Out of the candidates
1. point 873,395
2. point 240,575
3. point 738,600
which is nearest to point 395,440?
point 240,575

■ GIVEN INSTRUCTION
Rewrite the listing, swapping "candidates" for "options" and keeping everything else the same.

■ ANSWER BELOW
Out of the options
1. point 873,395
2. point 240,575
3. point 738,600
which is nearest to point 395,440?
point 240,575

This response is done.